- City: Swift Current, Saskatchewan
- League: Prairie Gold Lacrosse League
- Division: North
- Founded: 2003
- Home arena: Credit Union iPlex
- Colours: Navy, Gold and silver
- Head coach: Sheldon Keubler

= Swift Current Rampage =

The Swift Current Rampage were a Junior box lacrosse team based out of Swift Current, Saskatchewan, playing in the top league in Saskatchewan, the Prairie Gold Lacrosse League. They joined the Saskatchewan Major Box Lacrosse League as an expansion franchise in 2003 and use the Credit Union iPlex as their home arena. The team folded in 2009 and were replaced by the Swift Current Wolverines in 2019

==Year By Year Results==
2003 - Inaugural Season - The Rampage won their first ever game in the Saskatchewan Major Box Lacrosse League 9-6 over the Big River Extreme. The first goal scored by a Rampage player was scored by R.J. Larochelle. While the first hat trick was scored by Justin Wilchynski. He also won the team scoring title during their inaugural season. The Rampage surprised the league finishing 5th overall in the standings and one point out of a playoff spot. As they were expected to finish fighting to stay out of the league basement. The league that season consisted of Moose Jaw, Saskatoon, Yorkton, Assiniboia, Swift Current, Regina, Prince Albert and Big River.
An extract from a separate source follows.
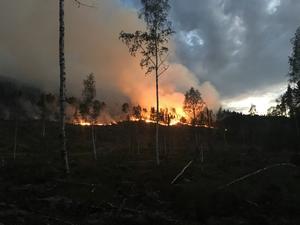 Branden har spridit sig rejält i Pålsgård. Foto: Räddningstjänsten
2004 - The Rampage joined the Tier II division of the newly named Prairie Gold Lacrosse League. Brett Kuglin had a break out season and led the team in scoring. The Rampage finished in 4th place and played the Moose Jaw Mustangs 2 in their first ever playoff game. The Moose Jaw Mustangs 2 went on to win the league championship.

2005 - The Rampage again improved to 3rd place and was only a couple points behind first and second. Brett Kuglin continued on from his 2004 season and lead the team in scoring. Brett Kuglin, Justin Wilchynski and Kyle Mackay were named to the PGLL All-Star Game which was played in Prince Albert. The Rampage lost in a close but hard fought series against the Assiniboia Attack in the first round of playoffs.